# Prompt
Look below for the lines from the one with "Unveiling Canterbury League Club" to the one with "Captivating Event Spaces", and copy exactly those lines, both ends included.

# Records for the task
• • • • • • •

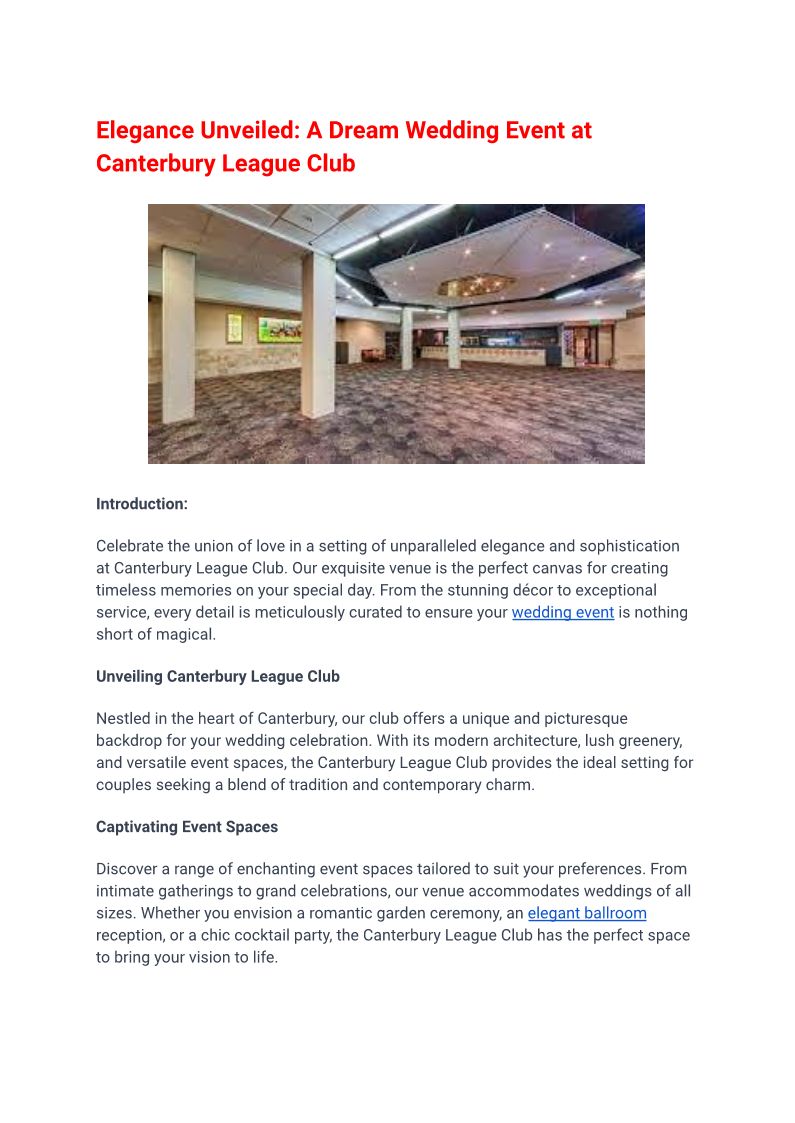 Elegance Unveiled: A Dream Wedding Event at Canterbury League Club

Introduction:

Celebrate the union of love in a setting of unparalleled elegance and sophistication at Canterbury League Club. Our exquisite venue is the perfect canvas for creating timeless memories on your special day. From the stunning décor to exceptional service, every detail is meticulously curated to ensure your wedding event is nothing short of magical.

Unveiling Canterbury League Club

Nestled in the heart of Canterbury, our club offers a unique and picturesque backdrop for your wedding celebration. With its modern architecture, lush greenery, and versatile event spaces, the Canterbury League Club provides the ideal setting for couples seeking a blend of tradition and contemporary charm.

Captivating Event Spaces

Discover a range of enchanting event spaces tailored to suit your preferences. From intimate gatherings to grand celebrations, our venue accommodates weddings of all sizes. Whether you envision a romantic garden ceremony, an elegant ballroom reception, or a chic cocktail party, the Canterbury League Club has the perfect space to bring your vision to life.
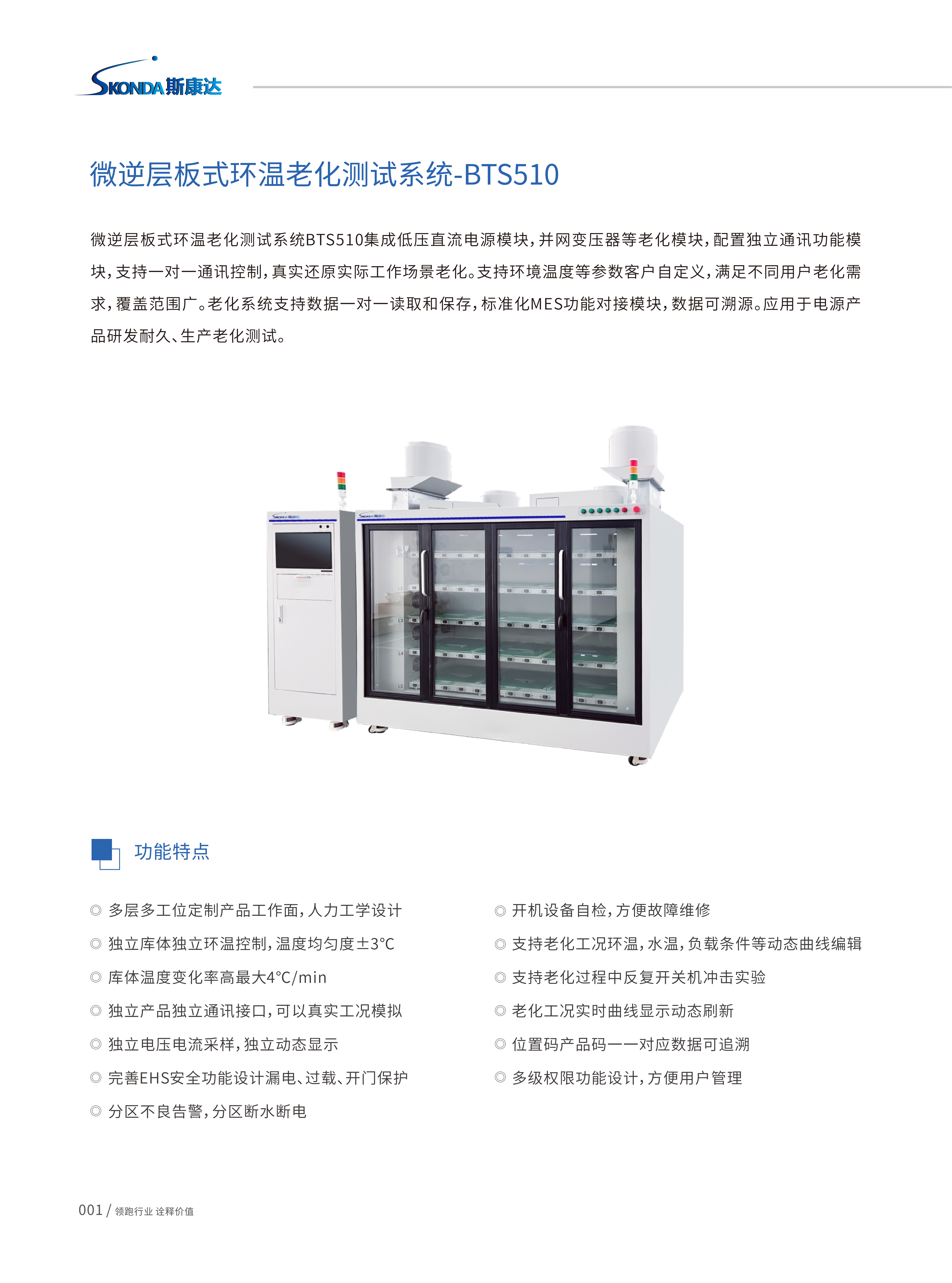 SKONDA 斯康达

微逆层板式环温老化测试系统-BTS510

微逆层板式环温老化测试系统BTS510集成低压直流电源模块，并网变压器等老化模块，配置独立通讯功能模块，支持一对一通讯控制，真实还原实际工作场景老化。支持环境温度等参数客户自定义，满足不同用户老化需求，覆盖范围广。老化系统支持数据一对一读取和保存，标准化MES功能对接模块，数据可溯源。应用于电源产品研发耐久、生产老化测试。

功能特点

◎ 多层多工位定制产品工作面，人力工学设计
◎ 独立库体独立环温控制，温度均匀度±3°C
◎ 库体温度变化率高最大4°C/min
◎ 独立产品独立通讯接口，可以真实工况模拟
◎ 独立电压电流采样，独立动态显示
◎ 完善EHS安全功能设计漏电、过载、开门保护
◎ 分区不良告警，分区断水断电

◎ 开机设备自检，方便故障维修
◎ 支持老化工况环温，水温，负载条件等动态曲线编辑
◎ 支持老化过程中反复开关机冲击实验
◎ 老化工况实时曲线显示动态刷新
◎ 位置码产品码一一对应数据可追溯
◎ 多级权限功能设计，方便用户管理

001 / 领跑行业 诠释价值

• • • • • • •

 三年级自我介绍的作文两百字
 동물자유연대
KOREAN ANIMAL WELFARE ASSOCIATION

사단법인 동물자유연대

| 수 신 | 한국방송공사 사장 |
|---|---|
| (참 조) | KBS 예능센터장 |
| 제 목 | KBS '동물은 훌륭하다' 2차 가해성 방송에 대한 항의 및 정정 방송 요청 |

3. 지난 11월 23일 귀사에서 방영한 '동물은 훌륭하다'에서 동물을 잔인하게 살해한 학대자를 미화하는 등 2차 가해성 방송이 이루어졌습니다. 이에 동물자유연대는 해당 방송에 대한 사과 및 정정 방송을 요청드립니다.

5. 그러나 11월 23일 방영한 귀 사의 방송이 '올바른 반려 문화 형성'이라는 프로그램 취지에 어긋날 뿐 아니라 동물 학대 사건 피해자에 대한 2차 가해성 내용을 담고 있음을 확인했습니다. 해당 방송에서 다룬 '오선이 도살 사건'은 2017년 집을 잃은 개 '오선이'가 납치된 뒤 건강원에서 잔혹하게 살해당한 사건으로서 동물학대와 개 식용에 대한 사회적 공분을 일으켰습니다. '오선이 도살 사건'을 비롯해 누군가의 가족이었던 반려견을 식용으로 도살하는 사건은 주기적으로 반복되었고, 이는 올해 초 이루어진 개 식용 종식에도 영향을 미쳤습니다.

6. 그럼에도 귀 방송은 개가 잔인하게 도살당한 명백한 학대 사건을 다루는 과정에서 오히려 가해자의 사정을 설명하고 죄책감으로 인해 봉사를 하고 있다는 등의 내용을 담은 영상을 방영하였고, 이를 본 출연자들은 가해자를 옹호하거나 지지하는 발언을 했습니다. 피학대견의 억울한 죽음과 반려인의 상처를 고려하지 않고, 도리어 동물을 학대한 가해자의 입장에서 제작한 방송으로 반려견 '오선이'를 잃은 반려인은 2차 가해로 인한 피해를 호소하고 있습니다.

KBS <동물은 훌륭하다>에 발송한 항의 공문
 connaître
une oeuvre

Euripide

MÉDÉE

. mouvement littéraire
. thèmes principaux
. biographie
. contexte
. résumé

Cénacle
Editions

• • • • • • •

# Task answer
Unveiling Canterbury League Club

Nestled in the heart of Canterbury, our club offers a unique and picturesque backdrop for your wedding celebration. With its modern architecture, lush greenery, and versatile event spaces, the Canterbury League Club provides the ideal setting for couples seeking a blend of tradition and contemporary charm.

Captivating Event Spaces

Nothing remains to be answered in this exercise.